Two years ago I was on Hampstead Heath staring up into the leafless winter branches at the ring-necked parakeets sitting in every tree. On January 18 this year there was a ring-necked parakeet sitting on the apple tree in my garden. Four have been seen in Christchurch Park. Yes, these green parrots have spread and they will continue to spread even further. Just like grey squirrels they really have no place here. An acquaintance of mine said that my views are totally wrong suggesting that as they are here we should accept and appreciate them but, unlike collared doves who migrated here from eastern Europe, the former species were introduced by man. Actually, collared doves do little harm unlike these other unwanted guests. Oh well, I suppose I have to respect other people’s points of view.

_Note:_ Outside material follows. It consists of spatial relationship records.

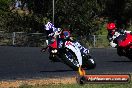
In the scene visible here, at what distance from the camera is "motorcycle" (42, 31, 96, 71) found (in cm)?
1862

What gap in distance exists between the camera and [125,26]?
53.5 metres

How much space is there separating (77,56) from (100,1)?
88.6 ft

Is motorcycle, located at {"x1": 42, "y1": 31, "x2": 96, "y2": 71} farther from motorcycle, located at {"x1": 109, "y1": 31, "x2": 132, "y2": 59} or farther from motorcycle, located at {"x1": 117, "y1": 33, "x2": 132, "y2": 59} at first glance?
motorcycle, located at {"x1": 117, "y1": 33, "x2": 132, "y2": 59}

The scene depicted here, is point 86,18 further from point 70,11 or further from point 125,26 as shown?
point 125,26

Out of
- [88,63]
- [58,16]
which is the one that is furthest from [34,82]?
[58,16]

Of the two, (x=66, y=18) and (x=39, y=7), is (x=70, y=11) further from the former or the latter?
(x=39, y=7)

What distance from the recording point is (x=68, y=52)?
19.3 m

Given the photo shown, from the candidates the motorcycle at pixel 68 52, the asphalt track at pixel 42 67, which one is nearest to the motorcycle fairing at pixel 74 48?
the motorcycle at pixel 68 52

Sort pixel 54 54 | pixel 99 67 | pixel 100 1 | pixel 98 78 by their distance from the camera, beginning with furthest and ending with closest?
1. pixel 100 1
2. pixel 99 67
3. pixel 54 54
4. pixel 98 78

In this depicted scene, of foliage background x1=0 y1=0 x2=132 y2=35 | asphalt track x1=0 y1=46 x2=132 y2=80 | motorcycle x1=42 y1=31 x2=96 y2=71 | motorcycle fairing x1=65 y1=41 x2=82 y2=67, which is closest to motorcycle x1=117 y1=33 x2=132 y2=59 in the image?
asphalt track x1=0 y1=46 x2=132 y2=80

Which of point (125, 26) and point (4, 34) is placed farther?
point (125, 26)

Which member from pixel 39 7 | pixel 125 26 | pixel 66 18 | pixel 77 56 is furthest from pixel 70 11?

The full moon on 20 January travelled across the sky like a very large ball of Red Leicester cheese. Actually it was termed as ‘blood-red moon’ but really it was a lump of red cheese. However, with the full moon came extremely high tides and on that day the River Deben was very full. It was a beautiful sunny, winter’s morning and the water was very calm as I strolled past the late Reverend John Waller’s reserve at Waldringfield. Most of the vegetation in the river was covered by water allowing the observer to get super views of waders and ducks. Widgeon and teal are beautiful birds but it was the River Deben itself that was the most glorious of all – I reckon John was smiling up there.
I spilled quite a large quantity of peanuts on my lawn and watched a wood pigeon eat 58 of them. The following morning there was the remains of a pigeon on my lawn. For the third time this week a sparrowhawk, I thought, had made a mess of my grass. I also thought that the attacker must have been a large female hawk but then I noticed that one remaining wing had been ripped from the carcase and another was cut as though with a pair of scissors. I had probably received yet another visit from a fox. Yesterday, a redwing was another ‘spar’ victim.